Berge und Ströme verschmelzen in einem kleinen Tiegel
Die Augenbrauen des weißhaarigen Laozi hängen herab zur Erde
Und der blauäugige fremde Mönch hält den Himmel mit seinen Händen.
Indem du das Geheimnis betrachtest, verstehst du das Geheimnis.
Außerhalb von diesem Geheimnis existiert kein weiteres Geheimnis.
Aus dem Neijingtu, die Textpassage 45, auf die der pflügende Eisenochse direkt zuläuft.
Für einen modernen Physiker, oder wahrscheinlich besser Astrophysiker, da kenne ich mich nicht so aus, ist es keine Frage, dass das ganze Universum einmal auf einen einzigen Punkt konzentriert war, von wo aus dann per big bang alles auseinander flog und zu dem wurde, was wir heute als All wahrnehmen. Aber woher wusste das der Bursche, der uns das Neijingtu in den Stein graviert hat? Von ihm stammt jener Kommentar, der in der Fortsetzung davon erzählt, alles sei bisher geheim gehalten worden, weil es genug Deppen auf der Welt gebe, die es garantiert missverstehen. Recht hat er. Nichts ist einfacher und wird lieber getan, als sich in die Tasche zu lügen. "Ich kann das, ich weiß das, ich versteh das." Und wenn ich den ersten Schritt nicht verstanden habe, dann versuch ich es eben mit dem zweiten oder dritten. Ja wie blöd kann man denn sein. Das Schlimmste aber sind jene, die meinen etwas zu wissen und davon überzeugt sind, der Welt damit einen Dienst zu erweisen, dieses Missverständnis zu verbreiten. Für Geld.
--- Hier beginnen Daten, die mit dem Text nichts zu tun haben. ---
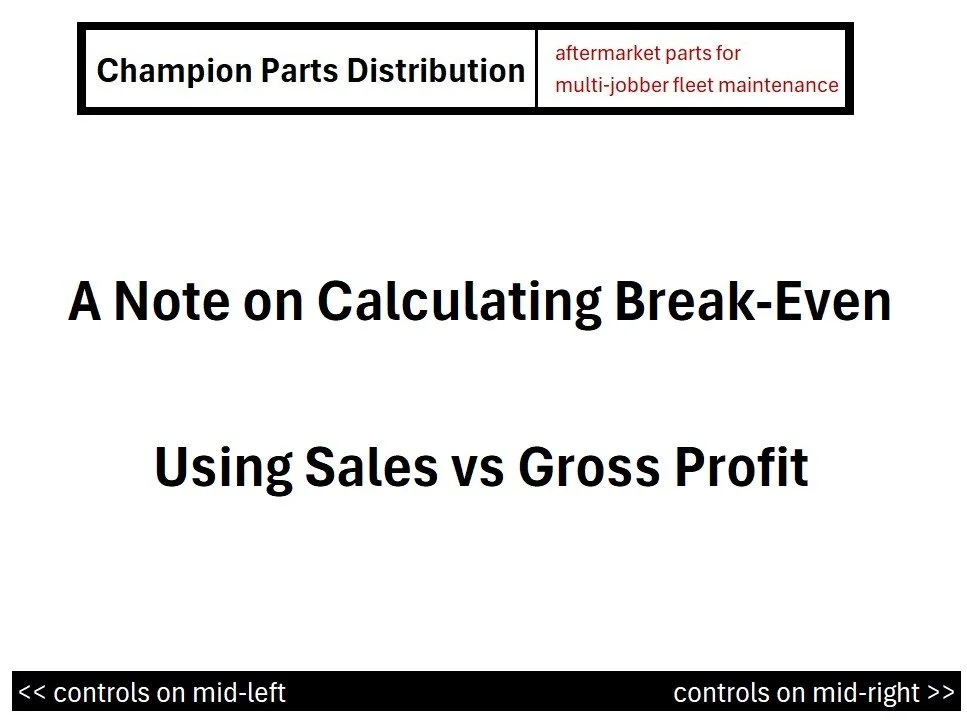 Champion Parts Distribution

aftermarket parts for
multi-jobber fleet maintenance

A Note on Calculating Break-Even

Using Sales vs Gross Profit

<< controls on mid-left

controls on mid-right >>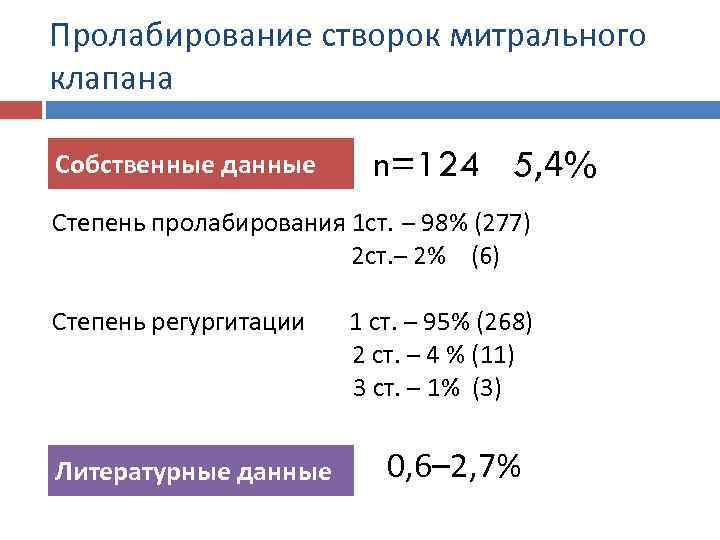 Пролабирование створок митрального клапана

Собственные данные n=124 5,4%

Степень пролабирования 1ст. – 98% (277)
2ст.– 2% (6)

Степень регургитации 1 ст. – 95% (268)
2 ст. – 4 % (11)
3 ст. – 1% (3)

Литературные данные 0,6–2,7%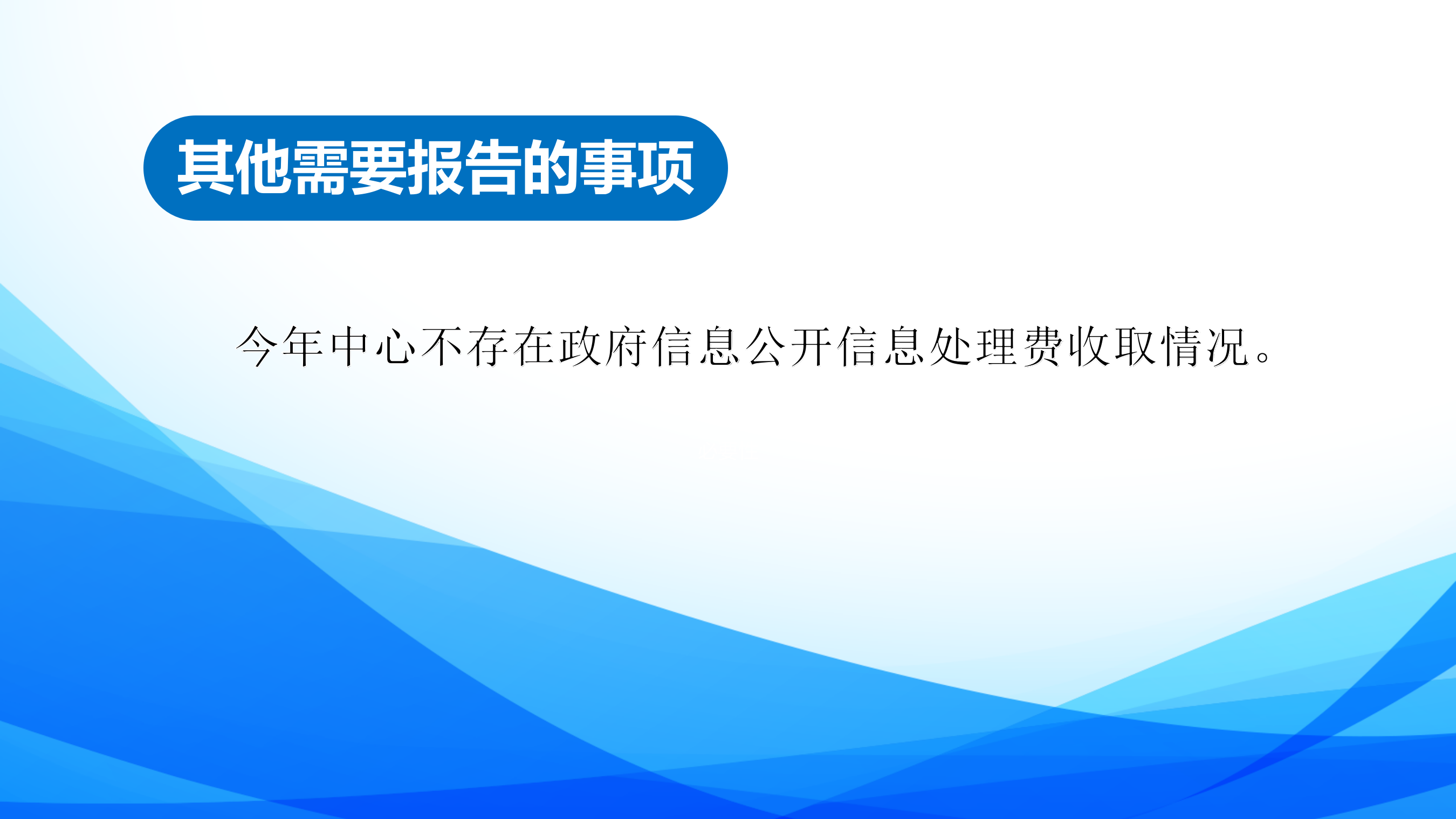 其他需要报告的事项

今年中心不存在政府信息公开信息处理费收取情况。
Es ist unverantwortlich, es ist ein Verbrechen, wenn Blinde die Blinden führen. Der Einäugige wäre ja noch ein König, auch wenn ihm der Sinn für's Räumliche fehlt.
Heute hatte ich ein Gespräch mit meinem Meister und er sagte mir, ich solle jetzt auch Dao lehren, nicht nur Formen. Gerne. Wir sprachen in dem Zusammenhang auch über die erste Zeile im Daodejing von Laozi. Da wurde mir klar, er interpretiert das ganz anders, als wir es aus den Übersetzungen kennen. Da hat Richard Wilhelm, der protestantische Missionar und Goethe-Fan (nix gegen Goethe) auch wieder ein Ei gelegt, und alle anderen gackern mit.
道可道﹐非常道
dao ke dao, fei chang dao
Der SINN, der sich aussprechen läßt, ist nicht der ewige SINN. (R.Wilhelm)
Da muss man schon tief graben, um Dao auch die Bedeutung "reden, sprechen" zu entlocken. und "fei chang dao" das heißt aussergewöhnliches dao oder aussergewöhnlicher Weg. Für meinen Meister bedeutet es aber, das Dao und das wirkliche Dao sind zwei verschiedene. Er meint damit, es gibt das Dao der Leere und das Dao der Fülle. Das Dao der Leere ist vorher und darin entsteht das Dao der Wirkungen. Das ist die Welt in der wir leben. Yin und Yang, Xian Tian und Hou Tian.
Mein Meister ist ein aussergewöhnlicher Meister.